Submitted to: International Conference on Precision Agriculture Abstracts & Proceedings
Publication Type: Proceedings
Publication Acceptance Date: 8/25/2006
Publication Date: 11/26/2006
Citation: Yang, C., Everitt, J.H., Bradford, J.M. 2006. Using hyperspectral imagery and spectral unmixing techniques for mapping grain sorghum yield variability. International Conference on Precision Agriculture Abstracts & Proceedings. CDROM.

Interpretive Summary: Spectral unmixing is an image processing technique used to quantify canopy abundance within each pixel and has the potential for mapping crop yield variability. This study applied linear spectral unmixing to hyperspectral imagery to generate crop plant and soil abundance images. These abundance images were significantly related to grain yield monitor data and had better correlations with yield than the majority of the normalized difference vegetation indices derived from the hyperspectral imagery. These results indicate that linear spectral unmixing techniques can be used alone or in conjunction with vegetation indices for quantifying crop canopy cover and mapping yield variability.

Technical Abstract: Vegetation indices derived from remotely sensed imagery are commonly used to estimate crop yields. Spectral unmixing techniques provide an alternative approach to quantifying crop canopy abundance within each pixel and have the potential for mapping crop yield variability. The objective of this study was to apply linear spectral unmixing techniques to airborne hyperspectral imagery for estimating grain sorghum yield variability. Airborne hyperspectral imagery and yield monitor data collected from two grain sorghum fields were used for this study. Both unconstrained and constrained linear spectral unmixing models with 28 plant and soil spectrum pairs as endmembers were applied to the hyperspectral imagery to generate crop plant and soil abundance images. Statistical analysis showed that yield was significantly related to plant and soil abundances. Moreover, unconstrained plant abundance provided essentially the same r-values with yield among the 28 endmember pairs.
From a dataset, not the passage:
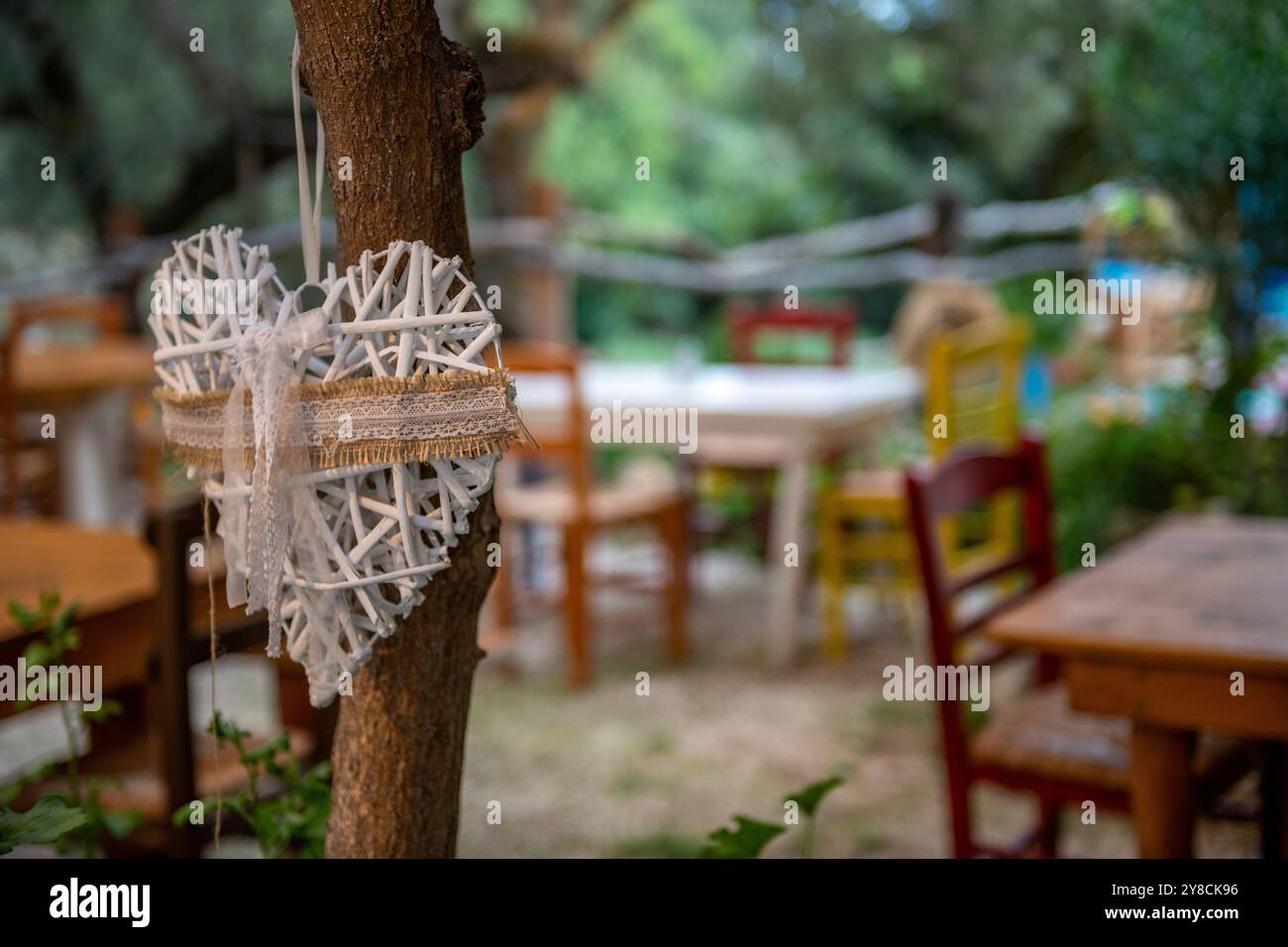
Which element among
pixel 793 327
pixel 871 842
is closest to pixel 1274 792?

Although unconstrained soil abundance and constrained plant/soil abundance provided better r-values for some endmember pairs, the r-values were sensitive to the choice of endmember spectra. For comparison, all 5,151 possible narrow-band normalized difference vegetation indices (NDVIs) were calculated from the 102-band images and related to yield. Results showed that the best plant and soil abundances provided higher r-values than 96.3% and 99.9% of all the NDVIs for fields 1 and 2, respectively, though the best NDVIs had higher correlations than the best abundances. Like NDVIs, spectral unmixing is another tool to reduce a hyperspectral image to a single layer image. Since plant abundance can better represent yield variability than most narrow-band NDVIs, it can be used as a relative yield map especially when yield data are not available. These results indicate that spectral unmixing applied to hyperspectral imagery can be a useful tool for mapping crop yield variability.